* _Required task_
In the items from the line with "Is railing baluster, located" up to and including the line with "How far from", switch "railing baluster" to "stair baluster" and give only those lines back, otherwise unchanged.

* _Listing_
--- start ---

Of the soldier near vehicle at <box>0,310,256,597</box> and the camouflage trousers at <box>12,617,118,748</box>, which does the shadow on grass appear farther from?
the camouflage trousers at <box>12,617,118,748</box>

--- end ---
--- start ---

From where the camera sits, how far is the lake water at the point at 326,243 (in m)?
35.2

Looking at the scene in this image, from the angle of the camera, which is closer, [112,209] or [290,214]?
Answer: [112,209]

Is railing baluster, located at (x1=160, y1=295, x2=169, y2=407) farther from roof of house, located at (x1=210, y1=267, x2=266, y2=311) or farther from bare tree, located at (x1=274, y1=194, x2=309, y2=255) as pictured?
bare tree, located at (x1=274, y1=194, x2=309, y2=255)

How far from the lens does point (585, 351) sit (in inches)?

--- end ---

* _Exercise result_
Is stair baluster, located at (x1=160, y1=295, x2=169, y2=407) farther from roof of house, located at (x1=210, y1=267, x2=266, y2=311) or farther from bare tree, located at (x1=274, y1=194, x2=309, y2=255) as pictured?
bare tree, located at (x1=274, y1=194, x2=309, y2=255)

How far from the lens does point (585, 351) sit (in inches)?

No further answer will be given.